I think a very positive infuence was 'fluenced









They look great







That NOS one is superb, is the detritus permanent?


----------



## Nalu (Nov 28, 2003)

I don't think so, but I don't know how to get the crystal off (WIS and all that  ) and then more importantly back on









Which is why this 'stuff' drives me crazy - I can't possibly get into these watches sealed up like a duck's arse, but every bit of flotsam and jetsam winds up inside!?!







And speaking of winding up...









I was hoping Paul would have mercy on me and throw a few suggestions my way


----------



## foztex (Nov 6, 2005)

Those are fantastic mate, I've never seen one before (now I've seen 3







) I love the lightning strikes and the hour hand is great too.

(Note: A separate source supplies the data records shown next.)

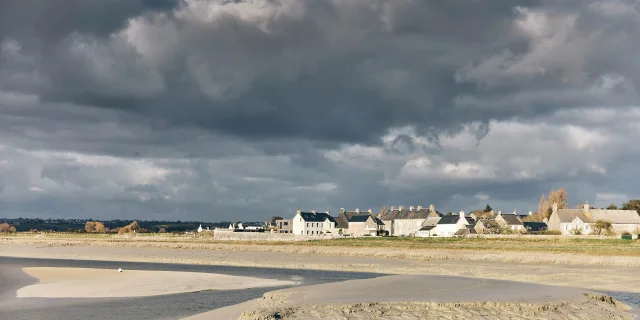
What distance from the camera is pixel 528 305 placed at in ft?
80.9

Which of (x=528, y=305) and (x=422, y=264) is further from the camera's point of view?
(x=422, y=264)

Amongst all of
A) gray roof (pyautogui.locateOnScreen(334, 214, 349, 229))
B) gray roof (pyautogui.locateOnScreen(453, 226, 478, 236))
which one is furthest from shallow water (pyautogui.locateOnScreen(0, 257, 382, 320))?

What sort of battery did they originally take (mercury I presume) and what size? Ive been tatting with adapters lately and may be able to help. using a hollowed out alcaline or turning a brass cup spring to mind.

cheers

Foz


----------



## Stan (Aug 7, 2003)

Colin,

I love those, have done since I saw Hawkey's. Well done sir.


----------



## Silver Hawk (Dec 2, 2003)

Flippin' heck Colin!









It is wasn't for Jase, I would have remained blissfully ignorant ....I rarely visit this Forum and why, may I ask, did you start this thread about your superb Wiitnauer Electro-Crons in the Quartz Forum?







The Landeron 4750 is a fine electronic movement and has nothing to do with naff quartz







.

What back types do these three have? Do they have a small button cell cover with a slot or do you remove the whole back to change the battery (WD-5 battery type)? Either way, just get some thin rubber (I use a piece of an old motorcycle inner tube) or polystyrene, cut outside diameter to suit size of old battery, cut hole in centre to suit size of new battery. You're done!

There is a stainless steel ring around the crystal that needs to be removed before trying to remove the crystal..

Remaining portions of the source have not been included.